Now that there is enough snow for the Pebble Creek Ski Area to open, the two residents trained this year will join the ranks of ski patrollers able to serve Pebble Creek in various shifts.

“Layer on top of that the anticipated toll of sick days or quarantine on the usual patrolling schedule and one can understand that the patrol is anticipating that there may be some days this year when it may be hard to find enough patrollers to fill the shift,” said AJ Weinhold, Associate Program Director and co-developer of the training course. “So, understanding the impacts of COVID on the patrol, it’s particularly wonderful to see seven new medical professionals joining the patrol this year.”

 Pebble Creek is just 19 miles from ISU’s main campus in Pocatello, ID.

 “Predominantly, patrollers at Pebble Creek are volunteers from all walks of life (teachers, tractors salesmen, professors, retirees) who have completed OEC training,” Weinhold said. “Patrollers expressed that they appreciated enriching the patrol with more medical professionals.”

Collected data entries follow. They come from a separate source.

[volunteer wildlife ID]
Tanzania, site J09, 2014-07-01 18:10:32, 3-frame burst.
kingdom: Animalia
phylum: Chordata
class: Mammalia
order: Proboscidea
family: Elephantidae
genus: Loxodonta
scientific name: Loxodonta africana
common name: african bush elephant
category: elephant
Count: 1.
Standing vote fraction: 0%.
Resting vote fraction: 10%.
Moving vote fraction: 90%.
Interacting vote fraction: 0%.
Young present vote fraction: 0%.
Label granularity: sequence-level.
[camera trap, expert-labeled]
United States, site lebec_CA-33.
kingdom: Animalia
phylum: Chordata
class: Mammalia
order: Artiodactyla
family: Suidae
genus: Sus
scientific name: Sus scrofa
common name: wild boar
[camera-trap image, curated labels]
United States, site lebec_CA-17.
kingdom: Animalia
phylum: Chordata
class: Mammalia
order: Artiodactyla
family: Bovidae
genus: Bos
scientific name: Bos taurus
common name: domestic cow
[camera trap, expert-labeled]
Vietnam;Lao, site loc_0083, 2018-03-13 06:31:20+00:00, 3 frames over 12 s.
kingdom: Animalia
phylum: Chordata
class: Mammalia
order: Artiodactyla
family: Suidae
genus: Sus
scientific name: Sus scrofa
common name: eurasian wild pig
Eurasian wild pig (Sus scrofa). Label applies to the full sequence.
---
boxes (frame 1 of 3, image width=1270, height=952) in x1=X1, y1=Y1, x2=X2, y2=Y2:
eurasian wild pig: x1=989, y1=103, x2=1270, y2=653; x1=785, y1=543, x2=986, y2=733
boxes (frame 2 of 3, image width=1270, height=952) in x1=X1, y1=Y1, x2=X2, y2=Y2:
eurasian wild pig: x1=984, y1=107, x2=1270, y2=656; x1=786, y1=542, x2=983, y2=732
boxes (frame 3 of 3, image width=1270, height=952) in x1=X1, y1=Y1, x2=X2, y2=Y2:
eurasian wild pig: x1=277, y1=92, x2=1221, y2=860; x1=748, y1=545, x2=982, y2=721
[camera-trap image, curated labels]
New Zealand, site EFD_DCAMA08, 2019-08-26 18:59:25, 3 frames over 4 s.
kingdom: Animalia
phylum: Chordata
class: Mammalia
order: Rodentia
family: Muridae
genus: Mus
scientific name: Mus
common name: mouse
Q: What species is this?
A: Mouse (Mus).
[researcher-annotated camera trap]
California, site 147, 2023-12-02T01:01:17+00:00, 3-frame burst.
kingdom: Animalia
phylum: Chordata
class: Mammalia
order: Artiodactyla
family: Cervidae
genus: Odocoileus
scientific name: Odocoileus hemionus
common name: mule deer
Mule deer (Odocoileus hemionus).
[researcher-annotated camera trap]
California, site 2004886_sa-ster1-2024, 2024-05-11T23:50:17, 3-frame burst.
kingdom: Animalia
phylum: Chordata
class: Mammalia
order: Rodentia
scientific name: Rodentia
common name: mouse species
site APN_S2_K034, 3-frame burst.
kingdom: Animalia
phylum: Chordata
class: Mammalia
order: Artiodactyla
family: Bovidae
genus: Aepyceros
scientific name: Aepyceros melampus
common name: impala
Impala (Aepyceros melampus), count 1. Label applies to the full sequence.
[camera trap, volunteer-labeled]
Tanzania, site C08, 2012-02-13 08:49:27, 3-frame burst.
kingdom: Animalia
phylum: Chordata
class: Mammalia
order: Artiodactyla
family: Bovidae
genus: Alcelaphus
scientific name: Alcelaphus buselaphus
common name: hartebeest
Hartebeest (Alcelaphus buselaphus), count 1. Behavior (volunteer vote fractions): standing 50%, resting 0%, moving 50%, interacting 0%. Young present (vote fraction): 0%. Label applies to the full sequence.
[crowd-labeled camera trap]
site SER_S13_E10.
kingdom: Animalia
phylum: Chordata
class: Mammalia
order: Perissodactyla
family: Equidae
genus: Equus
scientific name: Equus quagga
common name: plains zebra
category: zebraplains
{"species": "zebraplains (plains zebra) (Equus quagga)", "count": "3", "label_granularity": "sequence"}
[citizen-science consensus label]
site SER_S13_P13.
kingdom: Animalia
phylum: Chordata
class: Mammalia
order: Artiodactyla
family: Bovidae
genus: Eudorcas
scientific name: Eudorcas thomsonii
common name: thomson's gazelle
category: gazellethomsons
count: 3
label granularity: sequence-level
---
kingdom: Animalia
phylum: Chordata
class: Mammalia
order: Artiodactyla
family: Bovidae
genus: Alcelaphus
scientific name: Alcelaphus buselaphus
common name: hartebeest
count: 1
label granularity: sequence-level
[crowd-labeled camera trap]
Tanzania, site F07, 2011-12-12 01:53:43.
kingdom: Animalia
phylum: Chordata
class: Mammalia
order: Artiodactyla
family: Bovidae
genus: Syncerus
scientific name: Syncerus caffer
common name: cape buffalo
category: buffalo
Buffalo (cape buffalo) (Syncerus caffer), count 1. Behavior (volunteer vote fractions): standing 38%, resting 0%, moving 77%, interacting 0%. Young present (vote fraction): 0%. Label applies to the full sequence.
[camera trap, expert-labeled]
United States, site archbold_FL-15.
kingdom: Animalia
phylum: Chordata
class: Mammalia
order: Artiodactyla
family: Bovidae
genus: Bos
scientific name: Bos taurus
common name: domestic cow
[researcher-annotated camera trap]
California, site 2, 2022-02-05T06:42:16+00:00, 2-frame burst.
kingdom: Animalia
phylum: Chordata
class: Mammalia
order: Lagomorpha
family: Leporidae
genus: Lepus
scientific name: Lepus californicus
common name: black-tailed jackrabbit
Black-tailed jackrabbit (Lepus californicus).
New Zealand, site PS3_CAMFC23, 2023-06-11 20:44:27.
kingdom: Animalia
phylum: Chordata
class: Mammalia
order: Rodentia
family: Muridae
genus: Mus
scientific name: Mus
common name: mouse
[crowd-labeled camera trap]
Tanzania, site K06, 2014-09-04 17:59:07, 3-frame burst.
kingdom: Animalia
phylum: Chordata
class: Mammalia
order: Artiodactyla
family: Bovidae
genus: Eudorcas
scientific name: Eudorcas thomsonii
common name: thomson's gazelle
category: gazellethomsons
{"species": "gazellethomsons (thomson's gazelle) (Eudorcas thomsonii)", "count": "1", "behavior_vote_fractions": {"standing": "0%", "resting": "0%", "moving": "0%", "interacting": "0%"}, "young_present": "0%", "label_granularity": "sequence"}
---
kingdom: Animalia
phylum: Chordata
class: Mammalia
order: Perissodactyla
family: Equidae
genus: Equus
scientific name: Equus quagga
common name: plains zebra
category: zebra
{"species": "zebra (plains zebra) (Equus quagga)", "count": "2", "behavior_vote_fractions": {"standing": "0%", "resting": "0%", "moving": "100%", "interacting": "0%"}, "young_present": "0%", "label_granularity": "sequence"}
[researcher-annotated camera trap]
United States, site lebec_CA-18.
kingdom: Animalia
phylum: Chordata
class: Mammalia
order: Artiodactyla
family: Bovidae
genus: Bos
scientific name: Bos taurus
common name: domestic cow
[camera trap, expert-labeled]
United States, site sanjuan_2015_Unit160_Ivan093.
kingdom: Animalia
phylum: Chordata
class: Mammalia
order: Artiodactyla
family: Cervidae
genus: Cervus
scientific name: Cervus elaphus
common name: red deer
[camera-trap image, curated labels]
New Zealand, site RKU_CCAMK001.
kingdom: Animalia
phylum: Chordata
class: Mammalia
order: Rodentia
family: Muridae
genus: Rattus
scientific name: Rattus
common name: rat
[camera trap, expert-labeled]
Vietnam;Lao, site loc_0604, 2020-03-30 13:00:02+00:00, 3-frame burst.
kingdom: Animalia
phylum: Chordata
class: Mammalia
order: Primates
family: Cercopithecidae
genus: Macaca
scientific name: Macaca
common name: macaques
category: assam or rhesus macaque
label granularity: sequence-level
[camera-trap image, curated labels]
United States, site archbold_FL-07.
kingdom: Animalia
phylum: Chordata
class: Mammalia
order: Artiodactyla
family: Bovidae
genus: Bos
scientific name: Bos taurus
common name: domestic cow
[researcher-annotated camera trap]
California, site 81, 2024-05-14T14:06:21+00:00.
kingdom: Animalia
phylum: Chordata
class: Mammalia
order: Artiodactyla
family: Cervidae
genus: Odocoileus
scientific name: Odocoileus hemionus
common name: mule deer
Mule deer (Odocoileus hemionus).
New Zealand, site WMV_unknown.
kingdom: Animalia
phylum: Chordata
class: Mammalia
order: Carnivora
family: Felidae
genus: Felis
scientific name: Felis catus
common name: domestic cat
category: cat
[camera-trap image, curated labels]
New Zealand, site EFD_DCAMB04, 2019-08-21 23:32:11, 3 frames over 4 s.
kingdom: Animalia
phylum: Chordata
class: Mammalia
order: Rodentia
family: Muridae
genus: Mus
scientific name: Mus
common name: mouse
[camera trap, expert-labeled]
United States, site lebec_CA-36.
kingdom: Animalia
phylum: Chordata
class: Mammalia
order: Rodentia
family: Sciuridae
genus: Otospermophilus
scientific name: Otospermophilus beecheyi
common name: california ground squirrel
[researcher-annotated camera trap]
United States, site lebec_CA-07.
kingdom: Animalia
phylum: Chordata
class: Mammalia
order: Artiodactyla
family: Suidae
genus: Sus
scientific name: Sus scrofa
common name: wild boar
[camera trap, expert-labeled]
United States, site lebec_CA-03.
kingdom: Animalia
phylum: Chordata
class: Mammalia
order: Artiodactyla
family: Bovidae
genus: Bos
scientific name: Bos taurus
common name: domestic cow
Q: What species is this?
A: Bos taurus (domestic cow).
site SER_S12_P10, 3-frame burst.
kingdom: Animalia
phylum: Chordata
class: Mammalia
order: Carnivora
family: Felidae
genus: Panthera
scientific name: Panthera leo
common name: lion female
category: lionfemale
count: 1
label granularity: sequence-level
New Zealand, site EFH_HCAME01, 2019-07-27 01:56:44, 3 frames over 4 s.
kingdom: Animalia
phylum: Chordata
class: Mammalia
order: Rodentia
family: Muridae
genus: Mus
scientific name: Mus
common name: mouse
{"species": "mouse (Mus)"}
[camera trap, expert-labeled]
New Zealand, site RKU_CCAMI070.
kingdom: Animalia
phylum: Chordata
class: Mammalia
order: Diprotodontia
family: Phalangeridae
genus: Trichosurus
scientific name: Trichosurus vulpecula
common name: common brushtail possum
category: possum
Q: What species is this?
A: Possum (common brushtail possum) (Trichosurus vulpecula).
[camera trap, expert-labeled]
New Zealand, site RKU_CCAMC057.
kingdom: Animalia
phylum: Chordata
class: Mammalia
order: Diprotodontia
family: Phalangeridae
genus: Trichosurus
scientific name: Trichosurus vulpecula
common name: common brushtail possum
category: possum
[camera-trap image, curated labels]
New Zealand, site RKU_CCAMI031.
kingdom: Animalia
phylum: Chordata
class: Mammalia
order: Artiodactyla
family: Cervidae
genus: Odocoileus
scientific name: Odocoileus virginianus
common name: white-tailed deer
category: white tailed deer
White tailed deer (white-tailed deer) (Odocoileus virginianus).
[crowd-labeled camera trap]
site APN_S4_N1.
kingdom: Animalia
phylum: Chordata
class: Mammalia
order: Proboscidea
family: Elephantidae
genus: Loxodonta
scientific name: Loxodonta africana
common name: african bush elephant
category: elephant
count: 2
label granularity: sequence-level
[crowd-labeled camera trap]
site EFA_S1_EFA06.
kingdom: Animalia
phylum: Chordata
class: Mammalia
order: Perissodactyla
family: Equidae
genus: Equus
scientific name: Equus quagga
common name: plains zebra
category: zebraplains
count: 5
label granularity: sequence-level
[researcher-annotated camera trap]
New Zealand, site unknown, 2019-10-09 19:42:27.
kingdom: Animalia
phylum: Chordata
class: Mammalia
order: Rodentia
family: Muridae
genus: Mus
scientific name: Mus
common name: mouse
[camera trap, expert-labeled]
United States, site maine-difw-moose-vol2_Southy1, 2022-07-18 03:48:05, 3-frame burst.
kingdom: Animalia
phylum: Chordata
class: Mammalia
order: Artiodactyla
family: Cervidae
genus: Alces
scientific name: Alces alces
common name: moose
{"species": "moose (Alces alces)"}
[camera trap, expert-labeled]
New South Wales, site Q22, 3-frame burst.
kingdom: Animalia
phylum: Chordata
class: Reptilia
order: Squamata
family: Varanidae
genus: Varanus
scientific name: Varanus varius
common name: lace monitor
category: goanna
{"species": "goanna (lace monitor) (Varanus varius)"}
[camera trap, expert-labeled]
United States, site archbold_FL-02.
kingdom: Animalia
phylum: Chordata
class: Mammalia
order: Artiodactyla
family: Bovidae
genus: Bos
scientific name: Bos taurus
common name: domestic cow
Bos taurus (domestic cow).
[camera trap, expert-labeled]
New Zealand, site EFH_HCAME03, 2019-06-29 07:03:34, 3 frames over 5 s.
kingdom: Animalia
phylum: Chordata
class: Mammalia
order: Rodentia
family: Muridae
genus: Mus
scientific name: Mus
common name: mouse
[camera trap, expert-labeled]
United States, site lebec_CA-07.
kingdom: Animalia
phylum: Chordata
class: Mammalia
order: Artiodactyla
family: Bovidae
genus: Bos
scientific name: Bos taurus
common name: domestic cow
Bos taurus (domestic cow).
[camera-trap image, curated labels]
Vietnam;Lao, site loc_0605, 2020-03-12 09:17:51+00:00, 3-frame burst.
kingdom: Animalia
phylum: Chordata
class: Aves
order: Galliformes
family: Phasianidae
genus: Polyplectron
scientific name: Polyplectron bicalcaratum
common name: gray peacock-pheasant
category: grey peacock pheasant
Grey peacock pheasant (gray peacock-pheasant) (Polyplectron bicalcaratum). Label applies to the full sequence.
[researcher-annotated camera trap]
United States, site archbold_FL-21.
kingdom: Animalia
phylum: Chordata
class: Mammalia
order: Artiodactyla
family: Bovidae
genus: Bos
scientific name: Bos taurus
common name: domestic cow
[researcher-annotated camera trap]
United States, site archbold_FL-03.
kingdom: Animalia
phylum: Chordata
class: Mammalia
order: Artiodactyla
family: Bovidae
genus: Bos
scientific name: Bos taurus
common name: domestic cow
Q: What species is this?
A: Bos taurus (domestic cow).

 The successful completion of the training by two resident physicians and five community members is a noteworthy accomplishment in a year as turbulent as 2020, considering the National Ski Patrol cancelled all traditional OEC courses due to the pandemic.

 “At the same time, the National Ski Patrol has, understanding the personal risk that ski patrollers may be taking to treat others during a pandemic, made it an option for patrollers to take a year off if they feel their personal risk of contracting COVID-19 is significant,” Weinhold said.